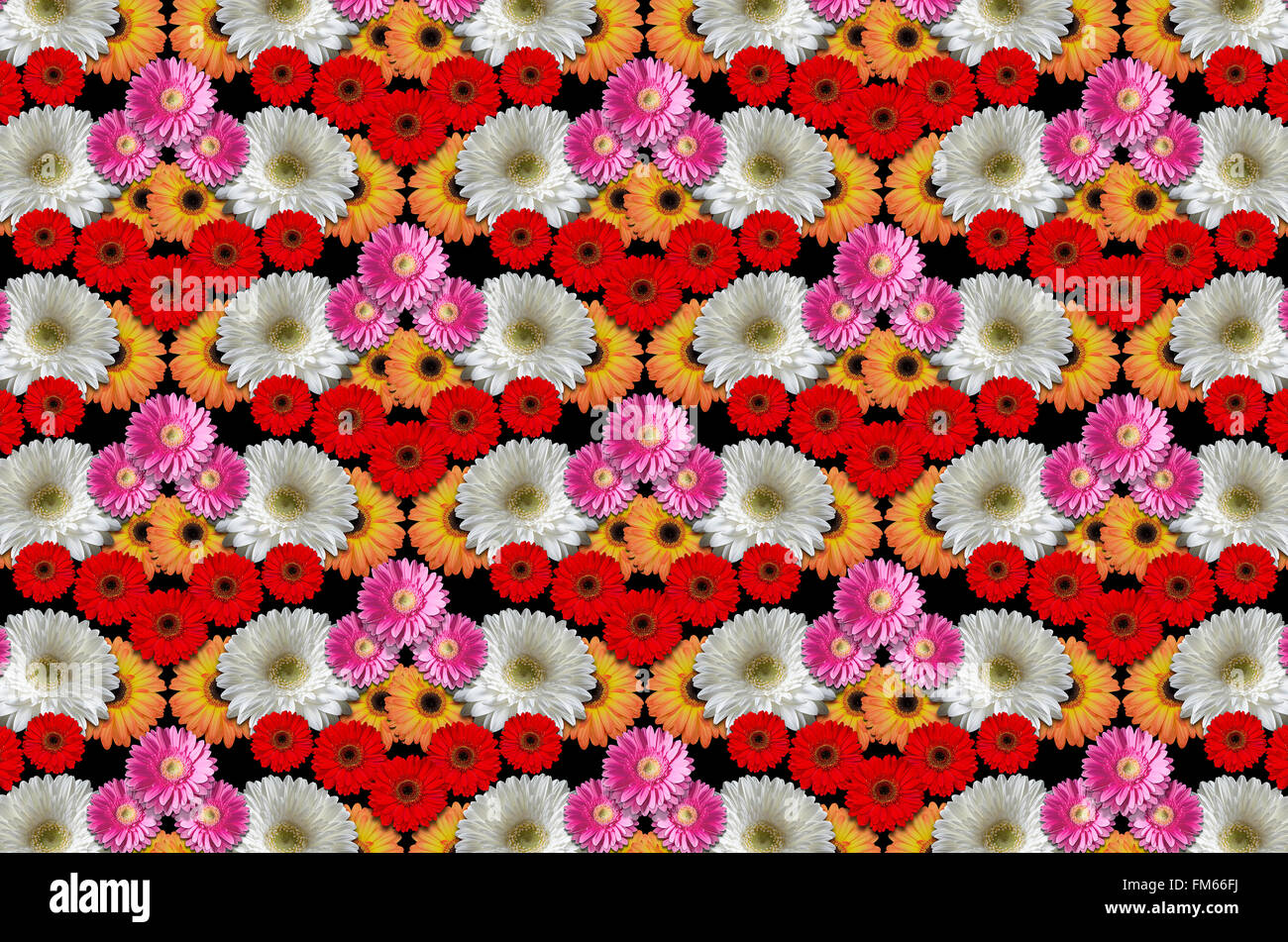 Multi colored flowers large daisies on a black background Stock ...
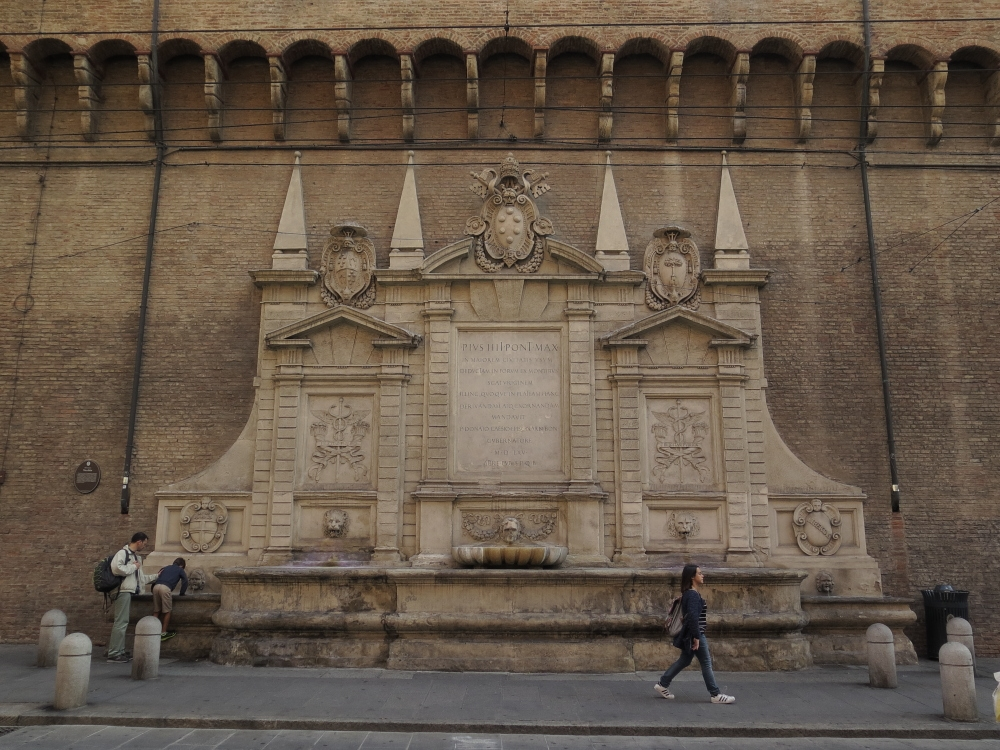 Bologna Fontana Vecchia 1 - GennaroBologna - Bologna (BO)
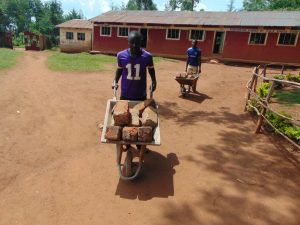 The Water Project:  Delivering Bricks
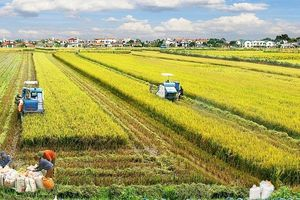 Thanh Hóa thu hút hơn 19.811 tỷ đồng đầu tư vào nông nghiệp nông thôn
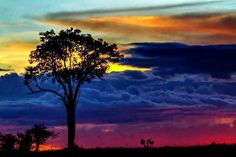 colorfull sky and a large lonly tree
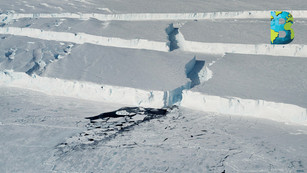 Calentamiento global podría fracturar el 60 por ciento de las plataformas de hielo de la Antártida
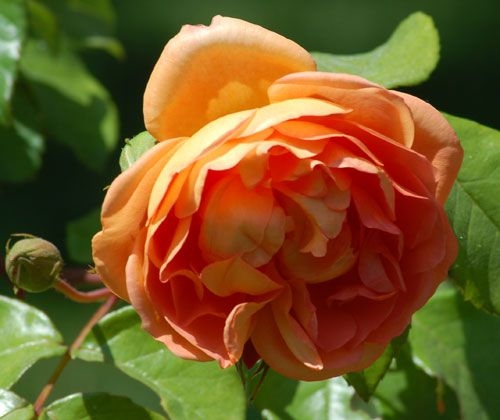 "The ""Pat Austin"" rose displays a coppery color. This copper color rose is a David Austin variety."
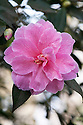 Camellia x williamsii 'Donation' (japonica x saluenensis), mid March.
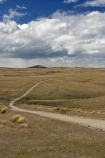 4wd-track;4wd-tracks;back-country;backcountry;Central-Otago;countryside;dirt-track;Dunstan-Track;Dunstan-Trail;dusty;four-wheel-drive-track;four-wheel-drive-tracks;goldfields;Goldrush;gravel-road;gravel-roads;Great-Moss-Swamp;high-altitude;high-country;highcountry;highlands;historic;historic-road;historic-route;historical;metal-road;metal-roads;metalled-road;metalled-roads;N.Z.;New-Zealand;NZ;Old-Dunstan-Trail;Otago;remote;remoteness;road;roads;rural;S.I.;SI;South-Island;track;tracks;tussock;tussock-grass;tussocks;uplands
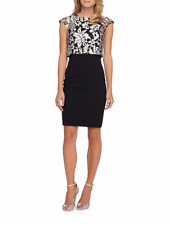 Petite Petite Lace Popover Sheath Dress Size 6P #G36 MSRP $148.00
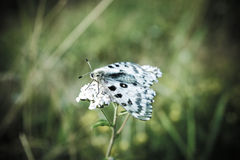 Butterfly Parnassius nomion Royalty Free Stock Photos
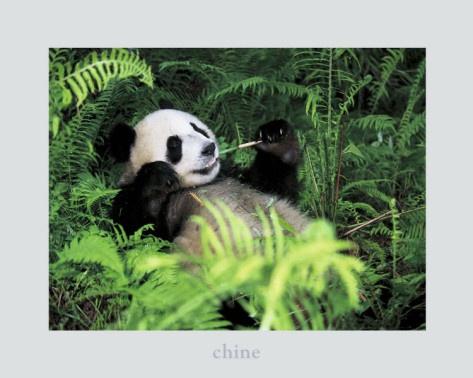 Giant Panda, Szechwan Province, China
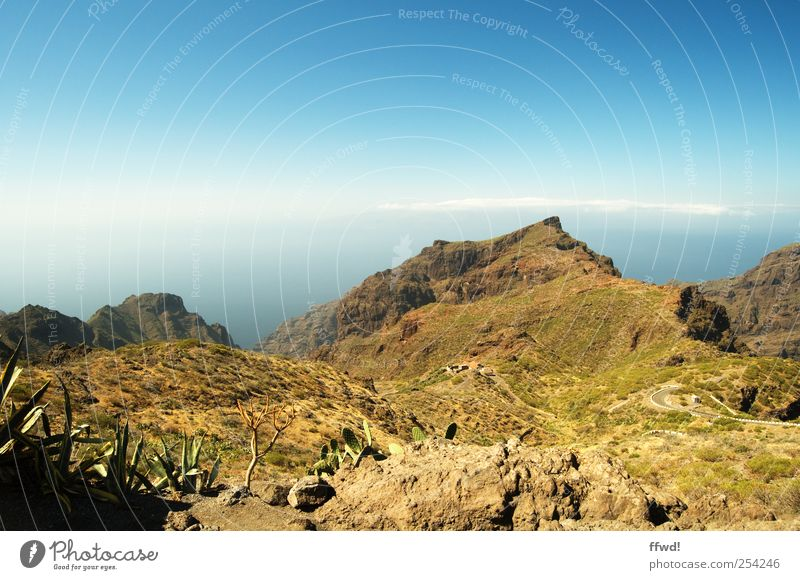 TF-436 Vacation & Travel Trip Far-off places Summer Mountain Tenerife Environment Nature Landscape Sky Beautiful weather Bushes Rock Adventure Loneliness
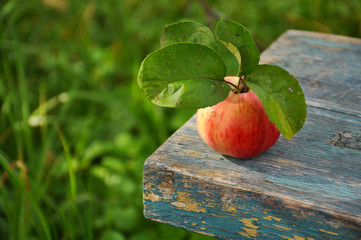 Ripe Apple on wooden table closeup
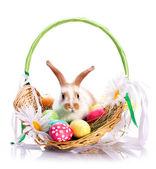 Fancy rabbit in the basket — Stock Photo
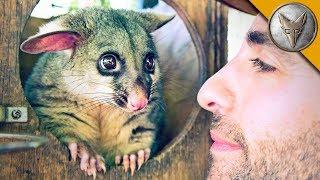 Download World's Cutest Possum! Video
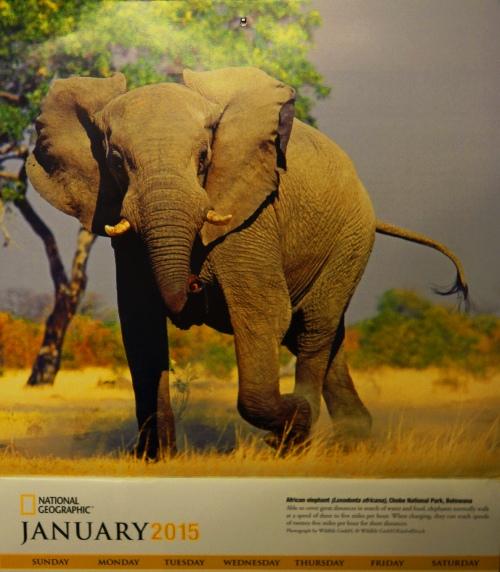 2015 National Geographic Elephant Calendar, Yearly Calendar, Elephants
- - - - -
Copy exactly the lines from the line holding "TF-436 Vacation &" to the final line of the listing, and leave the pictures out.

 TF-436 Vacation & Travel Trip Far-off places Summer Mountain Tenerife Environment Nature Landscape Sky Beautiful weather Bushes Rock Adventure Loneliness
 Ripe Apple on wooden table closeup
 Fancy rabbit in the basket — Stock Photo
 Download World's Cutest Possum! Video
 2015 National Geographic Elephant Calendar, Yearly Calendar, Elephants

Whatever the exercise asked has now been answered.